Defining Roles within a study group
To be effective, group learning must be balanced both in terms of the skills of the various members and the extent to which all group members participate. Initially, a study group might seem to be a leaderless, loosely connected meeting of students with a common interest. But in any group, a leader will emerge, help to define roles, and ask for volunteers to fill those roles or rotate them. Some suggested roles:
- Will ask the questions and encourage full participation from all members.
- ?Will pull the group from digressions and chatting back to the task at hand.
- Will summarize what was covered at the end of each session.
- Will help to ensure that all learning styles are being considered.
- Will divide work up for the next meeting
The Clock Watcher...
- Will be aware of time spent on tasks and subjects.
- Will indicate when it is time to move on.
- Will prevent one area/topic from monopolizing the session.
- Will maintain the structure of the session.
The Note Taker...
- Will keep a log of who was present and what was discussed.
- Will present the agenda at the start of the meeting.
- Will remind members who is responsible for what.
- Will ask for volunteers to assume a different role for the next meeting.
Creating a Study Group Agenda
During the first meeting get to know one another if you are not already acquainted. Brainstorm a list of what you hope to accomplish, and come to a consensus on what agenda items should be emphasized. These items might include, but are not limited to:
- Reviewing study materials together.
- Discussing key themes and/or unclear information from study materials.
- Working on review questions.
- Assigning sample test questions to complete for the next session.
- Selecting and taking practice tests together.
- Doing an analysis of review question and sample test results.
- Referring to the CFAI and CFASC websites for additional study strategies as needed
How do you handle a group member who is not engaged but comes to the meetings?
Try to find innovative ways to get group members involved in the discussions. Without being obvious, occasionally ask the quiet group member for his or her opinion. Reassure the group member that his or her contributions are greatly appreciated.
How do you liven up a lackluster group?
Many newly created groups suffer from growing pains. Limit the duration of your group meetings and keep all other personal concerns to a minimum. Focus the group on the task at hand. It might help to create a task list before the end of the study group meeting. You may also want to meet in a new location. Sometimes a change of scenery can infuse a group with new energy. Set time aside talk about what you are getting or not getting out of the study group format. Have each member share his/her experience. This open sharing of expectations will help to focus, improve, and reenergize the group.
How do you handle the overzealous group member?
Approach the overzealous group member after your meeting and mention (in a nonaccusatory way) that "the information that you are providing to the group is great, but you may want to let the other members participate a little more." Or, the facilitator for the meeting could begin the session by reminding the members of the importance of equal participation.
How do you handle a group member that shows up sporadically for the meetings?

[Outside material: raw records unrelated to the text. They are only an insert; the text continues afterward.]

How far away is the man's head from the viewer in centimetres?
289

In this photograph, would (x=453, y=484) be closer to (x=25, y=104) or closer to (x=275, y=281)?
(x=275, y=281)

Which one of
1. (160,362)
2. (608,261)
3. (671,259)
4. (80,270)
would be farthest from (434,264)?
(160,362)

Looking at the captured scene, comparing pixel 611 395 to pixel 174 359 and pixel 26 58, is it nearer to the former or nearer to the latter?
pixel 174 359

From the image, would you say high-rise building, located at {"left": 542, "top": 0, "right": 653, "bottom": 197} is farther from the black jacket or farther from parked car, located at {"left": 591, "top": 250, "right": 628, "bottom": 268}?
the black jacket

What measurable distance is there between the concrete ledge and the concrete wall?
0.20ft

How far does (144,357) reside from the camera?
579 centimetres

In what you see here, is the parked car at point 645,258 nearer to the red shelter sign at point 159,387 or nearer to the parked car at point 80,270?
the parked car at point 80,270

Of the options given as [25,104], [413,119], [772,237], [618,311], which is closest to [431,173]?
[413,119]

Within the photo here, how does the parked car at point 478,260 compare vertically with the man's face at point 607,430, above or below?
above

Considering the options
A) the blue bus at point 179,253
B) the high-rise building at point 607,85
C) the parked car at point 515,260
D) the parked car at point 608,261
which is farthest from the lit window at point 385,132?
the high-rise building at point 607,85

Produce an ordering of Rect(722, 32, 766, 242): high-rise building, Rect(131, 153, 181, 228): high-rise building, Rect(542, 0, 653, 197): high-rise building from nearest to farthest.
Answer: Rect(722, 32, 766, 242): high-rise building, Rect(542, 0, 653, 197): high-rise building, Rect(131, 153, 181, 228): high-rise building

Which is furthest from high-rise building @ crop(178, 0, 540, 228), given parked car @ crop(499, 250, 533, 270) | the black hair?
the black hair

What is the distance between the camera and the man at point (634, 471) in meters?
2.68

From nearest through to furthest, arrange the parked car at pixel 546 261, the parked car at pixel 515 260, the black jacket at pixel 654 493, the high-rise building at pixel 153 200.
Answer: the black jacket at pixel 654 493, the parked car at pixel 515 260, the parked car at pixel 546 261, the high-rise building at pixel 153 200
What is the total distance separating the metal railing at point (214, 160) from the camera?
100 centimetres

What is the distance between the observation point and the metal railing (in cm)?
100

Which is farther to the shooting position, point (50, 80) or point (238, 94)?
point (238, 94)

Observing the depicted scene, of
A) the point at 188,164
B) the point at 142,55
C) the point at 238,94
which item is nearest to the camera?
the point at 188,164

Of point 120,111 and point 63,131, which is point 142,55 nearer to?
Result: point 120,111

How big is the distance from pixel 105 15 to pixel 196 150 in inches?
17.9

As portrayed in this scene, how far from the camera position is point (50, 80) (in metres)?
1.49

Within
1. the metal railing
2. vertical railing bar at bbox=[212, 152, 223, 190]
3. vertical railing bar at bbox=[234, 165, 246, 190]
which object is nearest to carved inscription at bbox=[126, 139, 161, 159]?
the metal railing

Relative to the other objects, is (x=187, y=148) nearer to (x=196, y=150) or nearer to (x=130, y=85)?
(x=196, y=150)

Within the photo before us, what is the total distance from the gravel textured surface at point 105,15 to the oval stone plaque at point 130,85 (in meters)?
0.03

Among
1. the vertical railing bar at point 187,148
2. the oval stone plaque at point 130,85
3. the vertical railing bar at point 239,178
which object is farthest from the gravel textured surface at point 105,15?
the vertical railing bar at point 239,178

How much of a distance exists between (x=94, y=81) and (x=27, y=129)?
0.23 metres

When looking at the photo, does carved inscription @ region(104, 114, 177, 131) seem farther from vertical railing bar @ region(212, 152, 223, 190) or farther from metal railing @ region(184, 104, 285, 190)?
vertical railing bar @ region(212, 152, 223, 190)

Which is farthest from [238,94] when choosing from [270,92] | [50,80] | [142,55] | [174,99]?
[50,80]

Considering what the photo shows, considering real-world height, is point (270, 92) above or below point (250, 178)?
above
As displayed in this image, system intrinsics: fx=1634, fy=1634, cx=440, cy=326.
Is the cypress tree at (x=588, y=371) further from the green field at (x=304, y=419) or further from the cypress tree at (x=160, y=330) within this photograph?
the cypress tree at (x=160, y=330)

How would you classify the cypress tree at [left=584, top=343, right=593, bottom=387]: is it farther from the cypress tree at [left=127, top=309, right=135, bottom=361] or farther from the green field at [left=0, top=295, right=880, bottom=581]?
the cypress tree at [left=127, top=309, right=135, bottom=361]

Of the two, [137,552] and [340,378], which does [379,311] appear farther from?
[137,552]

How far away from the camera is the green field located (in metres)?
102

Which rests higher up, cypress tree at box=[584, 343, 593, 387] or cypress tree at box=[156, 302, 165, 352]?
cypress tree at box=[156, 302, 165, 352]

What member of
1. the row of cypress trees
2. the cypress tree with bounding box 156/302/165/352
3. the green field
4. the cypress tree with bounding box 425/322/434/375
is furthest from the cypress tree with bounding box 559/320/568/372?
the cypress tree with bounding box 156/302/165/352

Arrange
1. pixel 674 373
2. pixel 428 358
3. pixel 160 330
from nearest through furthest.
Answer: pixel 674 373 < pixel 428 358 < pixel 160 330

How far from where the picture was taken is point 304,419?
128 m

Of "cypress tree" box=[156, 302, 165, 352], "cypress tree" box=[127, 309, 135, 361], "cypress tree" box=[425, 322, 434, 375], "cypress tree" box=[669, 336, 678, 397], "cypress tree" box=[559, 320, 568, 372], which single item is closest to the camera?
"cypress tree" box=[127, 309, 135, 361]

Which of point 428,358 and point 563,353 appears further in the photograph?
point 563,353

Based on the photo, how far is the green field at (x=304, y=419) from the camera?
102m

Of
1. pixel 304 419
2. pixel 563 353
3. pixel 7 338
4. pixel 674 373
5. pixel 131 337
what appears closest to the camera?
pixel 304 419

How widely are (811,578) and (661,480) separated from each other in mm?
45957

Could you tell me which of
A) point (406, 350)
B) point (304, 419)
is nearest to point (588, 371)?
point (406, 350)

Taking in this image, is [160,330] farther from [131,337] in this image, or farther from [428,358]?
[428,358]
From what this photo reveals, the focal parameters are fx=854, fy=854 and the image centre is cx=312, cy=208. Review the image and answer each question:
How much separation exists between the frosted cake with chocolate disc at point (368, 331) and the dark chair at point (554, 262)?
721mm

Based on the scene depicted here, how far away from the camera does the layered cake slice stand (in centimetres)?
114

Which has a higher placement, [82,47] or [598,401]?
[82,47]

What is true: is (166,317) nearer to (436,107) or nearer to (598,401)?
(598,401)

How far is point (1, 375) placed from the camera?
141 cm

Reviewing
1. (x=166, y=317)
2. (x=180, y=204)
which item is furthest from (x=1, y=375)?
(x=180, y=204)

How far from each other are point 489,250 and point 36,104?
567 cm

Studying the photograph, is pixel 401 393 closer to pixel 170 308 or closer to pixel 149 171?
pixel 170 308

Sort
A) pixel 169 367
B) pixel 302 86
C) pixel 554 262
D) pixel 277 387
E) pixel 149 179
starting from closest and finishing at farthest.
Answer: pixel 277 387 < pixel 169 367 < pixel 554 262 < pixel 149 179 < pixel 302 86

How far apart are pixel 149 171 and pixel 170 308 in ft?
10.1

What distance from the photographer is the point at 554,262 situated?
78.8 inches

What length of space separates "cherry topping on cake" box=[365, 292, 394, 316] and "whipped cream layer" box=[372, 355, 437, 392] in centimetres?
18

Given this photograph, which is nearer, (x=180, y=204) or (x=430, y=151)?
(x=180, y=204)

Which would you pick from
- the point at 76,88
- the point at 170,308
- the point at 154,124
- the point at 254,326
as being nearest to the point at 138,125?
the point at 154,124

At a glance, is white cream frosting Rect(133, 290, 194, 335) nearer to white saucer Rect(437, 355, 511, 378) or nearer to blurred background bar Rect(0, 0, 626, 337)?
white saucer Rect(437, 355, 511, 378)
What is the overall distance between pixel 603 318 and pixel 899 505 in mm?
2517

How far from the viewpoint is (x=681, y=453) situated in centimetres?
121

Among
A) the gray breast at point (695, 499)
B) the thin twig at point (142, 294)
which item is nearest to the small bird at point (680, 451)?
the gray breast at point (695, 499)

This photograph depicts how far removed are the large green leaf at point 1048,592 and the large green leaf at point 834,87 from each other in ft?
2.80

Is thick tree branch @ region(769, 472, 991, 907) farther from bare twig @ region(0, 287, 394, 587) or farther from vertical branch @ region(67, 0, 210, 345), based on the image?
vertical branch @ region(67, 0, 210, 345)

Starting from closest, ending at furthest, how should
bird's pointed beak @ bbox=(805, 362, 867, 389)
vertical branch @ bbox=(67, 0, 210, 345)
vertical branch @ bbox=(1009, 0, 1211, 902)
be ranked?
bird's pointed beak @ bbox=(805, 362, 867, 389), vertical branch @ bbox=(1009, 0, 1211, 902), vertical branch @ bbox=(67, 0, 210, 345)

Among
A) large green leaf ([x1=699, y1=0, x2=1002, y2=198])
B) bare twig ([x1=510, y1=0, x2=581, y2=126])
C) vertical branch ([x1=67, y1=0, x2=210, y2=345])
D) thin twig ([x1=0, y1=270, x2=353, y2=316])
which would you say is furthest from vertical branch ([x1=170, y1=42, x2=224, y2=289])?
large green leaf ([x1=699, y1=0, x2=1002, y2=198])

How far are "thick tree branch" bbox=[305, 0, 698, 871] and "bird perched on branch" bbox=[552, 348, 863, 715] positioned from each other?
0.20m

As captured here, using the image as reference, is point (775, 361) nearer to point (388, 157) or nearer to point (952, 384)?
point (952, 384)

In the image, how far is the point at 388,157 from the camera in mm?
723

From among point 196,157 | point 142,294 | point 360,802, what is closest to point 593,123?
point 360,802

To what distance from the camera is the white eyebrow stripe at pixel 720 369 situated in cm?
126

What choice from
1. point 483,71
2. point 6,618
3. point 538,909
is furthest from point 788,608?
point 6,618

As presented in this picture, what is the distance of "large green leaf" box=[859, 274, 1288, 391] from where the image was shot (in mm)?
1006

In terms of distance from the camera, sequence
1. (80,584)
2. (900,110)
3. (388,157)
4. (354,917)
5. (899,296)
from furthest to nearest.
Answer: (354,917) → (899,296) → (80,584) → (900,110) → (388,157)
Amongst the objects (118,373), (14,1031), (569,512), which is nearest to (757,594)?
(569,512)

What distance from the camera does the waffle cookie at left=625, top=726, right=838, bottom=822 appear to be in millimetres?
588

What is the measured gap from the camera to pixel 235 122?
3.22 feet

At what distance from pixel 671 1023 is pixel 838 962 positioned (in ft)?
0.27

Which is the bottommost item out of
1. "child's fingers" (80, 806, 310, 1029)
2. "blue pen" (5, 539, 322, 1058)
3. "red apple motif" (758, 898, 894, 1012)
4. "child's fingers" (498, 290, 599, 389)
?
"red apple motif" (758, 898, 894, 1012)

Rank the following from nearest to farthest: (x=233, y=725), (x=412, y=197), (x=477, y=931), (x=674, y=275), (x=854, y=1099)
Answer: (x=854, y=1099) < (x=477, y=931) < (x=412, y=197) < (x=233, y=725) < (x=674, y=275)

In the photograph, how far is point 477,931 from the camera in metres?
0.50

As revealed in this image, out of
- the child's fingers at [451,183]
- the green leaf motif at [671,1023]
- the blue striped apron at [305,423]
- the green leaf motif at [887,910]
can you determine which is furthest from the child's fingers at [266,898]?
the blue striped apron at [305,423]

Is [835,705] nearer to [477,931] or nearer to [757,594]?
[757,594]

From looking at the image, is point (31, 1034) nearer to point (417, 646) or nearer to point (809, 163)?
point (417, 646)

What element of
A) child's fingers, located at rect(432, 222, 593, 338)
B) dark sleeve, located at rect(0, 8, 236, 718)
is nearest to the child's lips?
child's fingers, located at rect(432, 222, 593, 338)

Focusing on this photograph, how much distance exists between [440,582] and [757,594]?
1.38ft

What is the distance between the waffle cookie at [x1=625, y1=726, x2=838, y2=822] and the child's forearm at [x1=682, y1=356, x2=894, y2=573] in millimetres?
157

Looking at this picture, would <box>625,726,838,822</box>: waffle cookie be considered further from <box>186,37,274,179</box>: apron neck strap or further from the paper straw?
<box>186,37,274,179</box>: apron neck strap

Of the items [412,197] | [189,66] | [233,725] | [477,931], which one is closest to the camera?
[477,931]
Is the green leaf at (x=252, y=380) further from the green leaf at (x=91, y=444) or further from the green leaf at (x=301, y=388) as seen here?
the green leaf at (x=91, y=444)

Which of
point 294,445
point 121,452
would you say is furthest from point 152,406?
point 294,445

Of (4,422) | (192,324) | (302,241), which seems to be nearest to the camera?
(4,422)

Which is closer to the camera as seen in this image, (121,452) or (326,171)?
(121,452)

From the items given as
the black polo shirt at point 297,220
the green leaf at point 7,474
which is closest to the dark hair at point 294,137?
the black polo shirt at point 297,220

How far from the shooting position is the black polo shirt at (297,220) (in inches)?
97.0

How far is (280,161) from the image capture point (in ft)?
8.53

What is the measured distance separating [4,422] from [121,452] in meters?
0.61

Scheduling conflicts may come up over the course of the semester. During the first meeting you should discuss the group's attendance policy. When someone is showing up on an inconsistent basis, you may want to address the individual as a group, or pull him/her aside after a meeting. Upon doing so, remind the individual that you appreciate his/her contribution, but that in order for the group to work, members must attend the meetings regularly.